There are so many streaming options available these days, and so many conflicting recommendations, that it’s hard to see through all the crap you could be watching. Each Friday, The Verge’s Cut the Crap column simplifies the choice by sorting through the overwhelming multitude of movies and TV shows on subscription services, and recommending a single perfect thing to watch this weekend.
What to watch
The Ones Below, a 2015 psychological thriller written and directed by prolific playwright, theater director, and TV producer David Farr. Clémence Poésy and Stephen Campbell Moore co-star as Kate and Justin, a happily married, upwardly mobile British couple who are about to have their first child when they strike up a friendship with downstairs neighbors Jon and Theresa (played by David Morrissey and Laura Birn), who are also expecting. After a tragic accident at a dinner party, a rift forms between the two families, as Kate begins to suspect that Theresa is plotting to destroy her life.
Why watch now?
Because Farr’s action series Hanna — based on the movie of the same name, co-written by Farr and Seth Lochhead — debuts on Amazon Prime Video this weekend.
The movie Hanna (directed by Pride & Prejudice and Atonement helmer Joe Wright) didn’t get a lot of hype when it arrived in theaters in America and the UK in spring 2011, but it performed fairly well at the box office, and started building more of a fanbase once it hit home video and cable. Amazon’s take tells a more detailed version of the film’s story about a young girl named Hanna (Saoirse Ronan in the original, Esme Creed-Miles on TV), raised in the chilly northern European wilderness by a fugitive secret agent (Eric Bana on the big screen, and Joel Kinnaman on the small) to be a ruthless killing machine.
This new Hanna replaces the film’s flashy visual style with a greater emphasis on character, stretching a sheltered adolescent’s first engagement with the civilized world (and with her mysterious nemesis, played on TV by Mireille Enos) into extended vignettes that explore her alienation and curiosity. Action fans might find the show a little slow and somber, but those who appreciate mature drama should love how Creed-Miles (the daughter of accomplished actress Samantha Morton) makes the title character into a sympathetic, tragic figure who’s spent her entire life as an unwitting pawn in someone else’s game.

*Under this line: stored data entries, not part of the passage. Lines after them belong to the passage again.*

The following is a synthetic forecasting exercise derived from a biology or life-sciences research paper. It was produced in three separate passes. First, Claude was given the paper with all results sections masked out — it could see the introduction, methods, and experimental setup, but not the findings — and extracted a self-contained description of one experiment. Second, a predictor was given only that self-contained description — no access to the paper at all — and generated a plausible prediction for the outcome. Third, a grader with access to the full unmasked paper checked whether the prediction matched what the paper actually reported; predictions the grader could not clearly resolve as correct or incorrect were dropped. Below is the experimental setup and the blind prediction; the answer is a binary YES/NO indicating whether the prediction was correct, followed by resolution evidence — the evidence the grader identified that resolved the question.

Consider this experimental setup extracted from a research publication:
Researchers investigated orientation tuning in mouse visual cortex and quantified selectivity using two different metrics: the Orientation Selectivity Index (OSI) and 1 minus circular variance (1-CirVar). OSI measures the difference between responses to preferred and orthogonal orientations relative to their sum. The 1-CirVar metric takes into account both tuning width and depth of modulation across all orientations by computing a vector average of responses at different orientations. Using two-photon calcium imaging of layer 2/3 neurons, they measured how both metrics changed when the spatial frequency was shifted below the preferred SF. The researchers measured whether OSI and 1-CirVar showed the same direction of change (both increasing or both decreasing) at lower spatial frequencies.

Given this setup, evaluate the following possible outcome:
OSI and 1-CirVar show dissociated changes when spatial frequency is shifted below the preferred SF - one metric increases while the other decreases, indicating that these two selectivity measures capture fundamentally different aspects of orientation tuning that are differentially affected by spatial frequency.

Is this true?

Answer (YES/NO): NO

The first Hanna script was written by Lochhead and revised by Farr, but it still shares common themes with Farr’s TV work. As a contributing writer on series like Spooks, Outcasts, McMafia, and Troy: Fall of a City, Farr has often taken the rough outline of genre stories — a spy thriller, a science fiction drama, an international crime saga, a historical action epic — and shaded it with the finer details of the characters’ domestic concerns. He seems especially drawn to stories about parenting and family bonds, and how they’re affected by extreme life-or-death situations.

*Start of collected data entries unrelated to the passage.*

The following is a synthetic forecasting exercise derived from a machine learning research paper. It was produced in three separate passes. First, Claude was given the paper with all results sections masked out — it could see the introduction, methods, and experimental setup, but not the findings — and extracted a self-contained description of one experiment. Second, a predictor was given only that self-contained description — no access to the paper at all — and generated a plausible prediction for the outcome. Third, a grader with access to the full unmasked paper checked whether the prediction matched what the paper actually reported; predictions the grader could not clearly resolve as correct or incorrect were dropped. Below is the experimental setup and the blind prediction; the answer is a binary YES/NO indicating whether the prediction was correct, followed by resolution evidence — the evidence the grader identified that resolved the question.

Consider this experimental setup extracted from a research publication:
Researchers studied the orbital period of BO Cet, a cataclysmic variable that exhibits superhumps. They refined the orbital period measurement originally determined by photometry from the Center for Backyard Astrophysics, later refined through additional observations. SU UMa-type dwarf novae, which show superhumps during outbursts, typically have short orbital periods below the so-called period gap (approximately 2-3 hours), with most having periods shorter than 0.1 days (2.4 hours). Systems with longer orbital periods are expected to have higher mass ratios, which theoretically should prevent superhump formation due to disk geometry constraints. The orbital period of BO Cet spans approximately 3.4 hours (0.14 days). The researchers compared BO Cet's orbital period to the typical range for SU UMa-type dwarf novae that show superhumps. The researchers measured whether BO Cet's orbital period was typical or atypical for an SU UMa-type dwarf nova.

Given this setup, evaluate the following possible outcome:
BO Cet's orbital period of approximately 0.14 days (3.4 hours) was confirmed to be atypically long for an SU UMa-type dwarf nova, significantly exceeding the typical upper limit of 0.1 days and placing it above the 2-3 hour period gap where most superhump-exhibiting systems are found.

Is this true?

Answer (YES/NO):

The Ones Below is Farr’s only feature film so far as a director (and his only solo movie screenwriting credit), so maybe that’s why it seems to cut more to the core of his thematic preoccupations. The characters in this movie — as in a lot of Farr’s other scripts — are clannish, and fiercely protective of their own territory. Kate, Justin, Jon, and Theresa are warily genial with each other when they first meet, and they go through the motions of becoming friends. Once they’re at odds, they continue to plaster on smiles when they pass each other in their building, but privately, Kate becomes paranoid that her neighbors intend to take everything she has — including her newborn child.
Who it’s for
Fans of “parental angst” thrillers like Rosemary’s Baby and The Hand That Rocks the Cradle.
For the most part, The Ones Below has a modern look. The fashions and locations are very 2015, and Farr and cinematographer Ed Rutherford keep the lighting fairly plain, eschewing deep shadows and dynamic splashes of color. Every now and then, though, Adem Ilhan’s score peppers in some creepy, childlike “la la la”s, and occasionally, Farr and Rutherford indulge in short snap-zooms, like something out of a late-1960s horror movie. The intent appears to be to maintain the tension and shocks of a classic suspense picture without venturing too far outside reality. (At least not until the ending, which does get pretty wild.)
It’s that plausibility factor that makes The Ones Below so effective. Kate experiences mounting anxiety over what she presumes — not wrongly — is seething hostility from Jon and Theresa. Her stress is intensified further by a crying baby, lack of sleep, concern that she’s not a good mother, and insufficient spousal support. Throughout this story, Farr finds that soft spot between the justified fear of an extraordinary threat and what could be dismissed as everyday maternal nerves.
Where to see it
Netflix. Oddly, the film version of Hanna is not available from any of the major subscription services right now — not even Amazon. But Farr’s John le Carré adaptation The Night Manager (directed by Bird Box’s Susanne Bier) is on Amazon. So is “Impossible Planet,” an episode of the anthology series Philip K. Dick’s Electric Dreams that Farr wrote and directed.